Will this man buy Yahoo? [Updated]

Will this man buy Yahoo? [Updated]
Zee
Story by

Zee

Former CEO of The Next Web. A fan of startups, entrepreneurship, getting things done faster, penning the occasional blog post, taking photos Former CEO of The Next Web. A fan of startups, entrepreneurship, getting things done faster, penning the occasional blog post, taking photos, designing, listening to good music and making lurrrve.

Jonathan Miller a veteran of the Internet business is looking to raise funds to purchase Yahoo reports Reuters.

Yes, you may laugh at the possibility that one man may find the funds to official purchase the company, however Miller is no average man. He was CEO of AOL for four years and a founding partner of the Velocity Interactive Group investment firm, if there’s anyone out that can do it – he can.

According to Jessica E. Vascellaro of the WSJ, “Mr. Miller has been talking to private equity investors and sovereign wealth funds for months in hopes of raising money for a Yahoo deal.”

In regards to how much Miller is looking to raise, Vascellaro elaborated “Mr.

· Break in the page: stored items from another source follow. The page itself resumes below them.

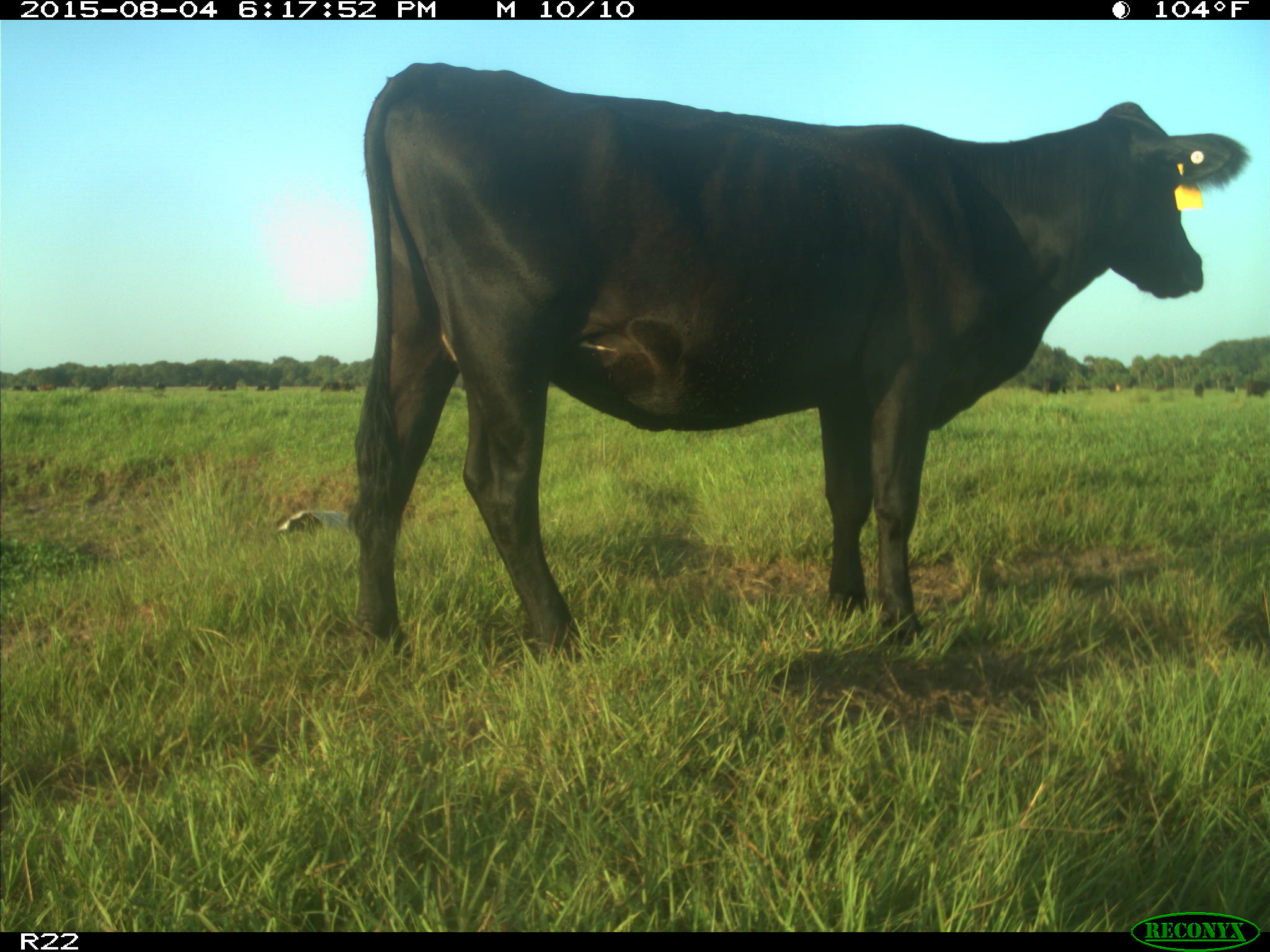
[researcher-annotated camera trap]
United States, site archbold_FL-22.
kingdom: Animalia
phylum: Chordata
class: Mammalia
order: Artiodactyla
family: Bovidae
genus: Bos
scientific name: Bos taurus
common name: domestic cow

Miller believes he can do a deal that would be worth around $20 to $22 a share to Yahoo shareholders . . . which would involve raising about $28 billion to $30 billion to purchase the entire company.”

With Yahoo’s stock currently at 11.50, it values the company at approx $15.94 billion which would be pretty favorable to Yahoo shareholders and board members.

The big question is, is this true and will Miller find the money?

**Update**

Techcrunch have just posted that the story may be bogus stating

“Our sources say that while Miller and Levinsohn have been talking to Yahoo and Microsoft executives and shareholders for months about Yahoo’s future (and at different times both Miller and Levinsohn have been proposed as Yahoo board members), they have not had any serious discussions with private equity funds about raising capital to take over the company.”

With the Wall Street Journal initially posting the story, Reuters picking it up and the Times featuring the story this weekend – could big media have got it very wrong?